### Problem details
All of the entries are to be printed exactly as they appear.

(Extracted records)
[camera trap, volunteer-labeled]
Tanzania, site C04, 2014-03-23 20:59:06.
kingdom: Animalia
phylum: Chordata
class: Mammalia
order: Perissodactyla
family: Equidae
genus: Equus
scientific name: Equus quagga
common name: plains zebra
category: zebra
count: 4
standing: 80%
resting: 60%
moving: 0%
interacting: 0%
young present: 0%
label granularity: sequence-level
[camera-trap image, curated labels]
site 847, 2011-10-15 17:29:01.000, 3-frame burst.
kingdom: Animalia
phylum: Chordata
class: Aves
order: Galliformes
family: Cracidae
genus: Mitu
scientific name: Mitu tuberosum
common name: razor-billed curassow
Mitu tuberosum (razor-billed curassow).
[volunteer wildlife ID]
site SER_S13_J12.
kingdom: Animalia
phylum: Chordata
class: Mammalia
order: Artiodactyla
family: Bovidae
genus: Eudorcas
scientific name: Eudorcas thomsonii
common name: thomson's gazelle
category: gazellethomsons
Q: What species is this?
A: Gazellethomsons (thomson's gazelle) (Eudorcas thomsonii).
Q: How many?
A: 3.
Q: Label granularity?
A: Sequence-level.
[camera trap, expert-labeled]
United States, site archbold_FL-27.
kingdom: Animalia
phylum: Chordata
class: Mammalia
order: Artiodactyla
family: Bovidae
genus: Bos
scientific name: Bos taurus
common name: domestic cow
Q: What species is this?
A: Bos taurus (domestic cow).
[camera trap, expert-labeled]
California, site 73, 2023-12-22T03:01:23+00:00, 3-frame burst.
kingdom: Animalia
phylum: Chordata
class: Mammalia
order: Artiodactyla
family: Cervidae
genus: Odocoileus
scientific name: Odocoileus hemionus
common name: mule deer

### Expected output
[camera trap, volunteer-labeled]
Tanzania, site C04, 2014-03-23 20:59:06.
kingdom: Animalia
phylum: Chordata
class: Mammalia
order: Perissodactyla
family: Equidae
genus: Equus
scientific name: Equus quagga
common name: plains zebra
category: zebra
count: 4
standing: 80%
resting: 60%
moving: 0%
interacting: 0%
young present: 0%
label granularity: sequence-level
[camera-trap image, curated labels]
site 847, 2011-10-15 17:29:01.000, 3-frame burst.
kingdom: Animalia
phylum: Chordata
class: Aves
order: Galliformes
family: Cracidae
genus: Mitu
scientific name: Mitu tuberosum
common name: razor-billed curassow
Mitu tuberosum (razor-billed curassow).
[volunteer wildlife ID]
site SER_S13_J12.
kingdom: Animalia
phylum: Chordata
class: Mammalia
order: Artiodactyla
family: Bovidae
genus: Eudorcas
scientific name: Eudorcas thomsonii
common name: thomson's gazelle
category: gazellethomsons
Q: What species is this?
A: Gazellethomsons (thomson's gazelle) (Eudorcas thomsonii).
Q: How many?
A: 3.
Q: Label granularity?
A: Sequence-level.
[camera trap, expert-labeled]
United States, site archbold_FL-27.
kingdom: Animalia
phylum: Chordata
class: Mammalia
order: Artiodactyla
family: Bovidae
genus: Bos
scientific name: Bos taurus
common name: domestic cow
Q: What species is this?
A: Bos taurus (domestic cow).
[camera trap, expert-labeled]
California, site 73, 2023-12-22T03:01:23+00:00, 3-frame burst.
kingdom: Animalia
phylum: Chordata
class: Mammalia
order: Artiodactyla
family: Cervidae
genus: Odocoileus
scientific name: Odocoileus hemionus
common name: mule deer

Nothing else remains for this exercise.